### ASSIGNED TASK
Read the data below. Every line holding the string "onto" must be copied.

*** INFORMATION SHOWN Section Begins ***

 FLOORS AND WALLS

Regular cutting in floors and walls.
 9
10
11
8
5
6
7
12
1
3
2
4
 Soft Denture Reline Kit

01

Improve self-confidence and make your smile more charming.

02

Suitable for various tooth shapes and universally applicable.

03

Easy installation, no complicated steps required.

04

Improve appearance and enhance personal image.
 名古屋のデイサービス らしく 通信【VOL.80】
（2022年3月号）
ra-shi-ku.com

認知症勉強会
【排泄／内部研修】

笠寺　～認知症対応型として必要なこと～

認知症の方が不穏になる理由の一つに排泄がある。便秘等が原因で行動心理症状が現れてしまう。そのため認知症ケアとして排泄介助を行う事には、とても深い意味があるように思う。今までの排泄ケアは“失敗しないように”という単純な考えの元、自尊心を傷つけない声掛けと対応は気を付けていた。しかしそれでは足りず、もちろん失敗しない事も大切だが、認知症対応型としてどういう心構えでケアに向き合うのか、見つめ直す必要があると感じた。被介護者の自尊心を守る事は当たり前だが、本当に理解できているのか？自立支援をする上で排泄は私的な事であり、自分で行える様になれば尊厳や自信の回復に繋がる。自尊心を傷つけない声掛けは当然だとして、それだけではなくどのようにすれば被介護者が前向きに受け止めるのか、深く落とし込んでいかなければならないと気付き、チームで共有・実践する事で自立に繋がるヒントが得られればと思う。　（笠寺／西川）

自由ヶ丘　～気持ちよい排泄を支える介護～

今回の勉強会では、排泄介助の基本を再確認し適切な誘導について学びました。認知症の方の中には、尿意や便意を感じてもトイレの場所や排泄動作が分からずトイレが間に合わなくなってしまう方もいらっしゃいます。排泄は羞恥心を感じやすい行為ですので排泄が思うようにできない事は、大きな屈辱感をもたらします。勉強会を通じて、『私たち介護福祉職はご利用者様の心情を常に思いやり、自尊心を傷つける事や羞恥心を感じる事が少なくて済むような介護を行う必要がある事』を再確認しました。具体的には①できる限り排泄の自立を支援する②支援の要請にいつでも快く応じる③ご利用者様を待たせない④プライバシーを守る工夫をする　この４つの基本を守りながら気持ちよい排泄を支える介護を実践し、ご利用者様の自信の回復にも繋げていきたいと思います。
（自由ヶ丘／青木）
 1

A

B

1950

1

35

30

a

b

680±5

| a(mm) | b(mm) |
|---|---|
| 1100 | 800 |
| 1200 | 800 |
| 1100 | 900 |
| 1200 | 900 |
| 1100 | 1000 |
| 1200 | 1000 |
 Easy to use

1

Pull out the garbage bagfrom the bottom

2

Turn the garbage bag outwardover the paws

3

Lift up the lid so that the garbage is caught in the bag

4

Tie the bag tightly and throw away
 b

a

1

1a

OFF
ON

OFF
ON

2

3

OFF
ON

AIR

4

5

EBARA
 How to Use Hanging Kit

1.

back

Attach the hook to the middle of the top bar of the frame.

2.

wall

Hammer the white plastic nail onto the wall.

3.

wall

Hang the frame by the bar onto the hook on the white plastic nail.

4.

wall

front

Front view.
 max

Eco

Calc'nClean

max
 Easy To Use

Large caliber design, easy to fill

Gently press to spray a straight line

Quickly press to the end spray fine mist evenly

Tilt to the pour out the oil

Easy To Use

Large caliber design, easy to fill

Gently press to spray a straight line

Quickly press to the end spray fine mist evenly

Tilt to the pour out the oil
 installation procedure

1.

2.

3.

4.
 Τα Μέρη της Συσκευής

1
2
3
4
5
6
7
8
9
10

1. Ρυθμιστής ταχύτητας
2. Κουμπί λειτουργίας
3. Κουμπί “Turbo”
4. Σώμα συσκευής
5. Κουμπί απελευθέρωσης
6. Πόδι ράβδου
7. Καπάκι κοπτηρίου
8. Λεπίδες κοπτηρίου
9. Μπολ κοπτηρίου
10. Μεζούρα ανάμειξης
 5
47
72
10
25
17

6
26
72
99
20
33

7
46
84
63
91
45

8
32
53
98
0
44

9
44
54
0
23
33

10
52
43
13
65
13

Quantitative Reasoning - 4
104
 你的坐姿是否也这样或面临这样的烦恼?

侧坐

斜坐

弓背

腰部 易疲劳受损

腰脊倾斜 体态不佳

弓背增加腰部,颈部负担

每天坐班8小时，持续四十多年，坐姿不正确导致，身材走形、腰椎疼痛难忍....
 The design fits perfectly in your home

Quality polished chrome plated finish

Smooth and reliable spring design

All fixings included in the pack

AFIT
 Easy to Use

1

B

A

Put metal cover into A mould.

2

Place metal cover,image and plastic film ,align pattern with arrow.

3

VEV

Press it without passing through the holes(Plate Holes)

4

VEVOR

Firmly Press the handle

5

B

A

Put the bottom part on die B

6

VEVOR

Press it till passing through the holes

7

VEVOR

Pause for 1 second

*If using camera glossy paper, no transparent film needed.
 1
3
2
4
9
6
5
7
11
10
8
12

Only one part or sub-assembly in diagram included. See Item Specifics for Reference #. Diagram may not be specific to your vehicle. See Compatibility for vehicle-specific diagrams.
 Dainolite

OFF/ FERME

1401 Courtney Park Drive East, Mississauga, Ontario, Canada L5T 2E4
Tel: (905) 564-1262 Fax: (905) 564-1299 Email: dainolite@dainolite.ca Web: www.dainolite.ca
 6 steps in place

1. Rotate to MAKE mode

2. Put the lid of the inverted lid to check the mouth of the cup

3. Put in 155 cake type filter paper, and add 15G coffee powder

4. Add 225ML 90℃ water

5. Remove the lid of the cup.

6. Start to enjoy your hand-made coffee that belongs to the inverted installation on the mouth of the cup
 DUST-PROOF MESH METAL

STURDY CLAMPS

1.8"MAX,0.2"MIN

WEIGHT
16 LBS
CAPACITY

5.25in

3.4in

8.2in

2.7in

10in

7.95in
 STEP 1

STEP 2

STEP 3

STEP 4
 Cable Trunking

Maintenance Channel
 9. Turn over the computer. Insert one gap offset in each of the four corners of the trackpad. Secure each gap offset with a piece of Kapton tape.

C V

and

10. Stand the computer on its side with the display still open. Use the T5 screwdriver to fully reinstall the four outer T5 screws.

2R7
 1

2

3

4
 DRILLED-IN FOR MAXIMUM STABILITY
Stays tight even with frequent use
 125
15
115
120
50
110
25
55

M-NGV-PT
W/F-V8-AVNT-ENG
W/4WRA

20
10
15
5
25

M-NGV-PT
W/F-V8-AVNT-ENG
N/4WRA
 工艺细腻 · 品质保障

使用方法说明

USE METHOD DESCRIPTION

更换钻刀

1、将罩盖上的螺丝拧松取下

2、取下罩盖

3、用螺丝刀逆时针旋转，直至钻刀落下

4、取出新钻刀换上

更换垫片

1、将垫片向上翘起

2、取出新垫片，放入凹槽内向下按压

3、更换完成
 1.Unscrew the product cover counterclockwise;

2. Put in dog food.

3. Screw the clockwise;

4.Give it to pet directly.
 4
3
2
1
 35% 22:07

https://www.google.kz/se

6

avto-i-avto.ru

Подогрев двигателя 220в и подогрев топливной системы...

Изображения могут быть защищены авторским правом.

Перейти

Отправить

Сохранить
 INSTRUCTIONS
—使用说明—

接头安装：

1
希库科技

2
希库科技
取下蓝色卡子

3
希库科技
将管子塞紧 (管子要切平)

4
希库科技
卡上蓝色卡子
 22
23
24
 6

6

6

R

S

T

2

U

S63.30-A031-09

*** INFORMATION SHOWN Section Ends ***

### RESPONSE
Hammer the white plastic nail onto the wall.
Hang the frame by the bar onto the hook on the white plastic nail.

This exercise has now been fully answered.